Thank you @qwerty12. Your very helpful previous reply was (mostly) so over my head that I would need a long ladder just to tickle your toes.

I have no wish to remove or disable 'Windows Defender'. I just want to switch off its privacy settings, i.e. that of 'Cloud-based Protection':

Code: Select all

[HKEY_LOCAL_MACHINE\SOFTWARE\Microsoft\Windows Defender\Spynet]
"SubmitSamplesConsent"=dword:00000000

and 'Automatic sample submission':

Code: Select all

[HKEY_LOCAL_MACHINE\SOFTWARE\Microsoft\Windows Defender\Spynet]
"SpyNetReporting"=dword:00000000

Basically, I've 'mapped' each and every 'Privacy' setting to its registry equivalent but these two resist my attempts to amend them.

I'm not very good at AHK scripting from scratch. I'm more of an AHK 'amender', i.e. I search for and amend others' code to my needs. (Hmmm... makes me sound like a virus. )

All I'm trying to do is to create an AHK script that will automate the 101 (probably 1001) changes that I have to remember to do for every Win 10 'upgrade' for me, my family and friends, most of which appear to be simple registry settings.

PS - The info about NSudo was very interesting (hence the delay in my replying to your last post) but way more than I hope to ever need.

[qwerty12]

Sorry. For what it's worth, it's going over my head too after reading my ramblings again...

Ah! For those settings in particular, don't change the settings there; instead, look at the Registry Values set in part three of this guide. As long as your script is running elevated under an admin account, you should be able to write to the Policies subkey without a hitch. The only downside (in the case of these settings, I'm kinda using that term loosely to be honest) to using the policy Keys is that the only way those particular settings can be changed in the future is to write to the Registry keys directly again or run gpedit.msc - the usual options to change them from the Defender settings will be greyed out.

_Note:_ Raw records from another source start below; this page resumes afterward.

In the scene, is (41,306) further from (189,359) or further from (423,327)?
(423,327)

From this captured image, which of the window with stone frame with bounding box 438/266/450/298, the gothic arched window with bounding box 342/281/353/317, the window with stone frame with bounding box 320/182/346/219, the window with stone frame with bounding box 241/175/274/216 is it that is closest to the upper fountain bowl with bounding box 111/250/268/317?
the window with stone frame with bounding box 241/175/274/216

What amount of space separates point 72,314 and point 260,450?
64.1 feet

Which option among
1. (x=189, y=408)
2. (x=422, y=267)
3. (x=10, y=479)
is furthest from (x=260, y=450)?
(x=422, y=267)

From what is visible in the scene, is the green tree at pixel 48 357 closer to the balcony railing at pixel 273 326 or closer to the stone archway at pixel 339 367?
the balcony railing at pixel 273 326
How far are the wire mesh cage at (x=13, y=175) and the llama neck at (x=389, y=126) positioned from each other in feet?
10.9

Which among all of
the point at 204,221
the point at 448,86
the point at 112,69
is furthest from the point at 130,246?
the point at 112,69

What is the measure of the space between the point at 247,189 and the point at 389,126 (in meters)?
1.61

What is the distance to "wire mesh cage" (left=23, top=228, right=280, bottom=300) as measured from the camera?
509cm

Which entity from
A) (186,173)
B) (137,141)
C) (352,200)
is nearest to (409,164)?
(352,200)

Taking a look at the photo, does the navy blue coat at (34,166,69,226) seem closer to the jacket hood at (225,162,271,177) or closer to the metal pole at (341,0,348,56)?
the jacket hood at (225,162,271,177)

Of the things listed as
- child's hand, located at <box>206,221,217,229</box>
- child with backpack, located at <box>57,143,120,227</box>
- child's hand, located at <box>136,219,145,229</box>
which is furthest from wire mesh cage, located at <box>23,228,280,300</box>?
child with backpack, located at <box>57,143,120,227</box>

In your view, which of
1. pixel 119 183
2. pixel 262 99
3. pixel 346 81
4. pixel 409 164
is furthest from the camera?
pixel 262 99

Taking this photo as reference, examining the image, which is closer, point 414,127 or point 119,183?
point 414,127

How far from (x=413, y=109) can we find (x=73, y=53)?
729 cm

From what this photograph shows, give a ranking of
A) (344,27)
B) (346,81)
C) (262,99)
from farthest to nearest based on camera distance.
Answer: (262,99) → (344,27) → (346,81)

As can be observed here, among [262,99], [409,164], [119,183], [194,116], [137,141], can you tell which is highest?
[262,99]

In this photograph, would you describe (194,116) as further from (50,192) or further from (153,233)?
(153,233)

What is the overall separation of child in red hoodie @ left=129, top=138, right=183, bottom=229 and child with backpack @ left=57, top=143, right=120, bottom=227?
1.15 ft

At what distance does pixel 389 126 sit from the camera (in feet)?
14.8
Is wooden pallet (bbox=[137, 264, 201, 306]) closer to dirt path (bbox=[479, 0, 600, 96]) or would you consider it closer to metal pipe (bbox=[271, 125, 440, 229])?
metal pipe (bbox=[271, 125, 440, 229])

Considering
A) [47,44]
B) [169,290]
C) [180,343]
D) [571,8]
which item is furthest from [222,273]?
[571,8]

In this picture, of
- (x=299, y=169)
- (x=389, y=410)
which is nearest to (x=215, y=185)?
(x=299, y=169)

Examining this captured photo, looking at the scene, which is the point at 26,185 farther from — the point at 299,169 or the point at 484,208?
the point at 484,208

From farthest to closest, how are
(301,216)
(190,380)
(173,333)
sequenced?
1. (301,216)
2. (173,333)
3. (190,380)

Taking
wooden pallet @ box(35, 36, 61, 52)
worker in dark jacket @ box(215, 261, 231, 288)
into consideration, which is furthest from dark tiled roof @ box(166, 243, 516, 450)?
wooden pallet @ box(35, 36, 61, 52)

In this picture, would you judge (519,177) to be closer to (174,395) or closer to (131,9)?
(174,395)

Sorry, I don't have code to take ownership of Registry keys with AHK code (I'm not smart enough to do it properly. Also to the best of my knowledge, I don't think there's a tool included with Windows that does it either - you'd need SetACL or the subinacl.exe program included with some old Windows Resource Kits), but if it's just those Defender settings giving you problems, then hopefully it's not needed.

[RickC]

Ah! For those settings in particular, don't change the settings there; instead, look at the Registry Values set in part three of this guide.

I was hoping to be able to avoid utilities like SubinACL so that AskVG article and its info about restricting Windows Defender from the registry was just what I needed. Thank you once again.